Objective
This project aims to develop and test an innovative, self-guided digital tool to help people better manage the emotional stress that often comes alongside living with type 1 diabetes. The tool will be easy to use on a phone or tablet and designed to offer meaningful support after using it just one time. Its brief format makes it especially useful in busy medical settings like primary care and endocrinology, and more likely to be used by people who do not need, want, or have time for more intensive forms of emotional support.
Background Rationale
Managing type 1 diabetes every day can be emotionally exhausting, leading to what's known as diabetes distress. This includes feelings of burnout, frustration, and fear of complications. Nearly half of adults with type 1 diabetes experience this, and it can make it hard to stick closely to a treatment plan. Even though it’s so common and can affect how someone manages their diabetes, it is often not addressed as a part of routine medical care. This project seeks to fill that gap in care by developing and testing a practical tool that can provide support to many people with type 1 diabetes experiencing elevated distress and fit within the routine medical care context where appointment times tend to be brief.
Description of Project
Living with Type 1 diabetes (T1D) is demanding. People with T1D must constantly monitor their blood sugar, manage insulin, and make daily decisions that affect their health. This constant effort can take an emotional toll, often leading to what’s called diabetes distress (DD). DD includes feelings like burnout, frustration, and fear about medical complications. DD is not a mental illness, but an understandable reaction to the demands of managing diabetes every day.
Unfortunately, DD is also very common, affecting nearly half of adults with T1D, and it can make it harder for people to stick to their treatment plans, leading to worse health outcomes. Even though it’s so widespread, DD is rarely addressed in routine medical visits (in primary care or endocrinology). Doctors and diabetes care teams often don’t have the time, specialized training, or resources to help patients manage this emotional burden.
This project aims to change that by creating a simple, effective, and easy-to-use digital tool that helps people with T1D manage their diabetes distress. The tool will be a Digital Single Session Intervention (D-SSI) which is a brief, self-guided program that can be completed in one sitting on a smartphone or tablet. It’s designed to be used either during a medical visit or at home, making it flexible and accessible. While not intended as a replacement for more intensive therapy, this D-SSI can be an important tool in the toolbox, a first-line treatment, for those who might not need or want long-term therapy, or for those waiting to access more intensive support.
The intervention will be based on an evidence-based psychological approach called Acceptance and Commitment Therapy (ACT). ACT helps people handle difficult emotions, focus on what matters most to them, and take positive steps in their lives even when things feel overwhelming. ACT has already been shown to help reduce diabetes distress and increase health behaviors, even after brief interventions.
The project has two main goals:
First, the researchers will design a prototype of the digital intervention using ACT principles. They’ll work closely with people who have T1D, healthcare providers, and hospital administrators to make sure the tool is helpful, relatable, easy to use, and fits into real-world medical settings.

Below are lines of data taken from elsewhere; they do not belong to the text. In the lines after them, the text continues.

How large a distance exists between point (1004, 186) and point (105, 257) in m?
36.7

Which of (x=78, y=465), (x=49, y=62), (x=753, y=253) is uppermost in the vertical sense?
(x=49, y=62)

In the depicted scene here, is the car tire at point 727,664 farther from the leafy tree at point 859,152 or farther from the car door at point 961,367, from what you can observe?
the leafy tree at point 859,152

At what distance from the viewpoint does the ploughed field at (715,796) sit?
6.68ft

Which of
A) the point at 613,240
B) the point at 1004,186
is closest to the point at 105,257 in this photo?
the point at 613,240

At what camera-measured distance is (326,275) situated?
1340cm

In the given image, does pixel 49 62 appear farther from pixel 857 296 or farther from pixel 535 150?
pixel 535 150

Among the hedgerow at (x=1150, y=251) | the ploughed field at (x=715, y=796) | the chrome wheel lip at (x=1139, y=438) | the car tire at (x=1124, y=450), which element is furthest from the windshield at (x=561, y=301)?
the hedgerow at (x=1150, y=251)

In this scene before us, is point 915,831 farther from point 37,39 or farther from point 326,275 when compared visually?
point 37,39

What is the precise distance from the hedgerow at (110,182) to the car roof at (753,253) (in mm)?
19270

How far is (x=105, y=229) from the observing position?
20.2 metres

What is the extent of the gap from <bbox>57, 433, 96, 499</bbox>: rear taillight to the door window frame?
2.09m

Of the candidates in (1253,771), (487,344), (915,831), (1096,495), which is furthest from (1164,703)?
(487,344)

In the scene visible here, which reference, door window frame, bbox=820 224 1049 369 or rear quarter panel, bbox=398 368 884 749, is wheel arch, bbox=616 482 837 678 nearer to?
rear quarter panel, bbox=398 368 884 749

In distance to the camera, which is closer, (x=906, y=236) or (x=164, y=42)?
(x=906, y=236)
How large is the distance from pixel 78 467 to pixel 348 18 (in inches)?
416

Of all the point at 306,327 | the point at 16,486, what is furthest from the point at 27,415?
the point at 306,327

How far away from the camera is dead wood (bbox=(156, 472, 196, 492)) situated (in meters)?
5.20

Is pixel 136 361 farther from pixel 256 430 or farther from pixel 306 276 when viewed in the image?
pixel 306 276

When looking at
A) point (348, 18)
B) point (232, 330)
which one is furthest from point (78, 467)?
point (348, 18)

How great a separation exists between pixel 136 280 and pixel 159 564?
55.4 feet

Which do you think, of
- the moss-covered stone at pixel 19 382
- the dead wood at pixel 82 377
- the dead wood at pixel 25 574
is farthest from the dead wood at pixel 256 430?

Second, the researchers will test the tool with a small group of adults who have T1D and high levels of diabetes distress. They’ll look at how well the tool works, how satisfied people are with it, and whether it helps reduce distress and improve quality of life.
If successful, this project could lead to a major shift in how emotional health is supported in diabetes care. Instead of having to be referred to intensive therapy or not receive support at all, anyone could get meaningful help right in their doctor’s office or even from the comfort of their own home. This kind of tool could also be shared widely through clinics, diabetes organizations, and online platforms, reaching many more people than traditional treatments.
Ultimately, this research could lay the foundation for innovating single session digital tools that support the emotional well-being of people with diabetes, helping them live healthier lives on their terms.
Anticipated Outcome
The project will result in developing a brief, self-guided digital tool that helps navigate the emotional distress that comes with type 1 diabetes, ultimately to improve quality of life and self-management behaviors. If successful, it could be given out and used widely in medical clinics or at home, offering support to many who might not otherwise receive it. After developing the tool with lots of feedback from key stakeholders (adults with type 1 diabetes, medical providers, hospital administrators), we are going to test it with a small sample of adults with type 1 diabetes and elevated distress. We anticipate the tool will be very user-friendly, and that it will be thought of as helpful. We also think the people who try it out will have some benefits: reductions in diabetes distress and HbA1c, increases in self-management and quality of life. However, because this tool is so new, we do not know how much benefit to expect after such a brief training and hope to find out just that.
Relevance to T1D
This tool is specifically designed with and for adults living with type 1 diabetes. It addresses the emotional side of living with diabetes, which is a very important but often overlooked part of living with and managing it. Ultimately, the tool is designed to be helpful to adults with type 1 diabetes to improve health and quality of life.